GIVEN TEXT:

========================================

The Daily Word of Righteousness

De Jure and De Facto Salvation, continued

Behold, I come as a thief. Blessed is he that watcheth, and keepeth his garments, lest he walk naked, and they see his shame. (Revelation 16:15)

The wise believer is not seeking merely to be raised from the dead, for all human beings will be raised from the dead. The wise believer is seeking to attain eternal Life—the Life that is in Christ and is Christ. If he has not attained life, but has been overcome by sin and self-will, to be raised from the dead will be to have his nakedness revealed.

Christ came into the world so we may have abundant eternal life in spirit, in soul, and in body. First Christ frees us from condemnation. After that He leads us, through the Spirit of God, into the steps that enable us to be changed from our old personality into a new personality. It is the new personality that enters the Kingdom of God and is the Kingdom of God.

The new personality is filled with eternal life. Therefore God is able to extend the inner spiritual life into the dead flesh, within which it was formed, and cause the dead house to live!

========================================

GIVEN TASK 1:
Answer these questions about the devotional:
(a) Which chapter and verse of Revelation does it quote?
(b) What does Christ do first for us?
(c) What enters the Kingdom of God?
GIVEN TASK 2: How would the devotional go on? Extend it from its final sentence.
The rows have nothing to do with the devotional.

========================================

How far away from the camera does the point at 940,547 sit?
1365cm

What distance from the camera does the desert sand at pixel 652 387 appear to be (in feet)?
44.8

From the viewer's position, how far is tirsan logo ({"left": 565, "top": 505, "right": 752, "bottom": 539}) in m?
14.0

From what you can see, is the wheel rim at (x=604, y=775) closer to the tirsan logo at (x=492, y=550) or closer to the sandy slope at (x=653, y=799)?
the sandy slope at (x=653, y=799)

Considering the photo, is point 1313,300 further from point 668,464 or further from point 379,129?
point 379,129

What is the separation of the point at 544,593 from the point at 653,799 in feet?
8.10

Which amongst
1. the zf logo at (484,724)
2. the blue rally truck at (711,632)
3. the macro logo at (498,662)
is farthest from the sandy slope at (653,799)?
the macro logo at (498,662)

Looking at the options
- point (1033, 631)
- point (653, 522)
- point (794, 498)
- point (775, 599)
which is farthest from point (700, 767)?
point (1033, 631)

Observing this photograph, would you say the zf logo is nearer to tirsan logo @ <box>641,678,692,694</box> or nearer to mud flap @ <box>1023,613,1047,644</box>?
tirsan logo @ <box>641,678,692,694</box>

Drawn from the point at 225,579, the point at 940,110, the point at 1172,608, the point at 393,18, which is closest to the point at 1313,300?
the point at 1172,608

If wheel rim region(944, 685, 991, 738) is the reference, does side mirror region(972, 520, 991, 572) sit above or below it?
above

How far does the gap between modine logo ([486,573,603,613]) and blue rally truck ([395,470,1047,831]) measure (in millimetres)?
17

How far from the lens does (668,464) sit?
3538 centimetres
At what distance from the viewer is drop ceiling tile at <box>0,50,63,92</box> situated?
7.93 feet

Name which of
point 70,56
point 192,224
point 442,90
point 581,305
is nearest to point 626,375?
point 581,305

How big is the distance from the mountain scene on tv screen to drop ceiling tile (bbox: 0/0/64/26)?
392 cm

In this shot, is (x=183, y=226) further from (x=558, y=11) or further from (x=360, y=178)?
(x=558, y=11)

========================================

FINAL RESULT 1:
(a) Revelation 16:15
(b) He frees us from condemnation.
(c) The new personality

FINAL RESULT 2:
Our mortal body will be made alive by God's Spirit who already is dwelling in us (Romans 8:11).

If God's Spirit is not dwelling in us, if there is no eternal life and righteousness in our inner man, how then can God extend His life into our flesh? It is not God's intention to clothe an untransformed inner man with a body that is all Divine Life and power.

If we, after having received Christ as our Savior, walk in the thoughts and appetites of the flesh, we slay our own resurrection unto life (Romans 8:13). We have not attained the inner spiritual resurrection that—in the Day of Christ—makes possible the physical resurrection.

Either we are attaining the resurrection to life or else we are sowing to the flesh and will reap a harvest of death. If we live after the ways of the flesh we will die.

The redemption of the physical body is very important in the plan of salvation. The redemption of the body is Paul's goal (Romans 8:23).

But as significant as it is, the redeeming and glorifying of the mortal body does not approach in importance and priority the perfecting of the spirits of God's kings and priests. It is that group of perfected spirits that make up the heavenly Zion, the Kingdom of God (Hebrews 12:23).

The spiritually immature, self-centered believers who are waiting for a "rapture" are not in harmony with the laws of the Kingdom of God. The Lord Jesus has no intention of clothing fleshly believers, undeveloped, self- seeking spirits, with the power and life of the first resurrection from the dead.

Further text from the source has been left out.